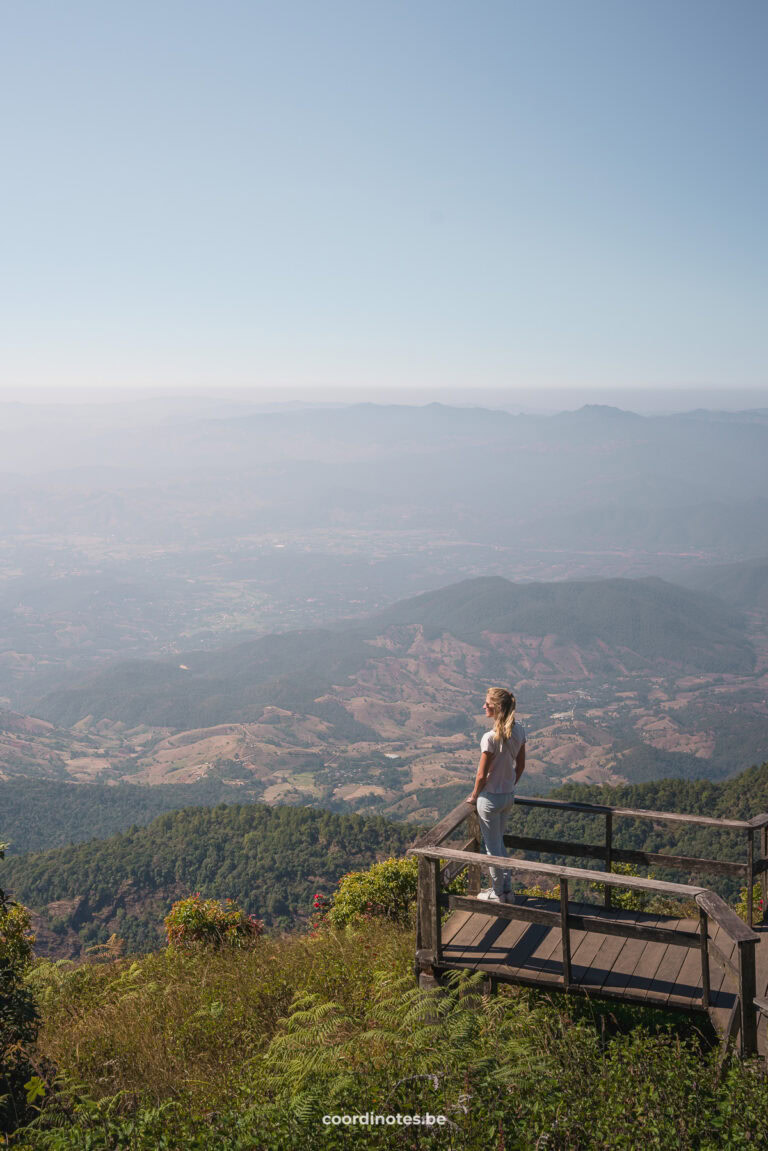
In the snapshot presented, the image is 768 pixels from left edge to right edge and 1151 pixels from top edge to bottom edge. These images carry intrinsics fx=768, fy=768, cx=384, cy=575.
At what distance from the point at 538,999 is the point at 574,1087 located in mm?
2102

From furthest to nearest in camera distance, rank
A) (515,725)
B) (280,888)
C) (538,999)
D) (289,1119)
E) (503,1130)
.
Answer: (280,888) → (515,725) → (538,999) → (289,1119) → (503,1130)

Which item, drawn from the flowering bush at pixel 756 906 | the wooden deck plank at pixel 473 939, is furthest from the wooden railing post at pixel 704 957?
the flowering bush at pixel 756 906

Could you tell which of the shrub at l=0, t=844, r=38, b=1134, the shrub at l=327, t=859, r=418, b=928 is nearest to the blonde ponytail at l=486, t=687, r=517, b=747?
the shrub at l=327, t=859, r=418, b=928

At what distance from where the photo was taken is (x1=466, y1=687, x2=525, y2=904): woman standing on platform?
279 inches

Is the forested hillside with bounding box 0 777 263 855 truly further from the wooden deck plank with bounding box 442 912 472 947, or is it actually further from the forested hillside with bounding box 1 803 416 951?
the wooden deck plank with bounding box 442 912 472 947

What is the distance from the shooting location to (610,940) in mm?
6637

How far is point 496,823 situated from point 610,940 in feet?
4.47

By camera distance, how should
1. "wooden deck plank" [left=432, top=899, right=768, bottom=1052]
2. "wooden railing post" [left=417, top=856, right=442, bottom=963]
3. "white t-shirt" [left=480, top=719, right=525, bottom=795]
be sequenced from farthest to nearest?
1. "white t-shirt" [left=480, top=719, right=525, bottom=795]
2. "wooden railing post" [left=417, top=856, right=442, bottom=963]
3. "wooden deck plank" [left=432, top=899, right=768, bottom=1052]

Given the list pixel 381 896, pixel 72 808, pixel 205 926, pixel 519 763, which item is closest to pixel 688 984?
pixel 519 763

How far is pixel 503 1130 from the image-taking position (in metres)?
3.94

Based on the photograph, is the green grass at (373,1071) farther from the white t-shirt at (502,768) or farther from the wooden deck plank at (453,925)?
the white t-shirt at (502,768)

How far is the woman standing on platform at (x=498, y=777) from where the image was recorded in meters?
7.07

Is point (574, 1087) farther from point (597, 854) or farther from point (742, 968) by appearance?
point (597, 854)

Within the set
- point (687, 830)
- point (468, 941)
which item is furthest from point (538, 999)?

> [GIVEN INSTRUCTION]:
Reproduce every row above word for word, leaving out the pictures.

> [IN RESPONSE]:
In the snapshot presented, the image is 768 pixels from left edge to right edge and 1151 pixels from top edge to bottom edge. These images carry intrinsics fx=768, fy=768, cx=384, cy=575.
At what distance from the point at 538,999 is the point at 574,1087 located in mm?
2102

From furthest to nearest in camera distance, rank
A) (515,725)
B) (280,888)
C) (538,999)
D) (289,1119)
E) (503,1130)
.
Answer: (280,888) → (515,725) → (538,999) → (289,1119) → (503,1130)

Which item, drawn from the flowering bush at pixel 756 906 | the wooden deck plank at pixel 473 939, is furthest from the wooden railing post at pixel 704 957?
the flowering bush at pixel 756 906

Could you tell which of the shrub at l=0, t=844, r=38, b=1134, the shrub at l=327, t=859, r=418, b=928 is nearest to the blonde ponytail at l=486, t=687, r=517, b=747?
the shrub at l=327, t=859, r=418, b=928

At what distance from where the photo was taken is (x1=466, y1=687, x2=525, y2=904): woman standing on platform?
279 inches

Is the forested hillside with bounding box 0 777 263 855 truly further from the wooden deck plank with bounding box 442 912 472 947, or is it actually further from the forested hillside with bounding box 1 803 416 951?
the wooden deck plank with bounding box 442 912 472 947

What is the distance from the shooting location to (610,940) in mm?
6637

How far is point 496,823 situated from point 610,940 in feet?
4.47

By camera distance, how should
1. "wooden deck plank" [left=432, top=899, right=768, bottom=1052]
2. "wooden railing post" [left=417, top=856, right=442, bottom=963]
3. "white t-shirt" [left=480, top=719, right=525, bottom=795]
be sequenced from farthest to nearest?
1. "white t-shirt" [left=480, top=719, right=525, bottom=795]
2. "wooden railing post" [left=417, top=856, right=442, bottom=963]
3. "wooden deck plank" [left=432, top=899, right=768, bottom=1052]

Given the list pixel 381 896, pixel 72 808, pixel 205 926, pixel 519 763, which item is closest to pixel 688 984?
pixel 519 763

How far is pixel 503 1130 from the image-taking position (in metres)?
3.94

Based on the photograph, is the green grass at (373,1071) farther from the white t-shirt at (502,768) or farther from the wooden deck plank at (453,925)?
the white t-shirt at (502,768)

How far is the woman standing on platform at (x=498, y=777) from where the image was recorded in meters?
7.07

Is point (574, 1087) farther from point (597, 854) or farther from point (742, 968) by appearance?
point (597, 854)

Within the set
- point (687, 830)
- point (468, 941)
which item is furthest from point (538, 999)?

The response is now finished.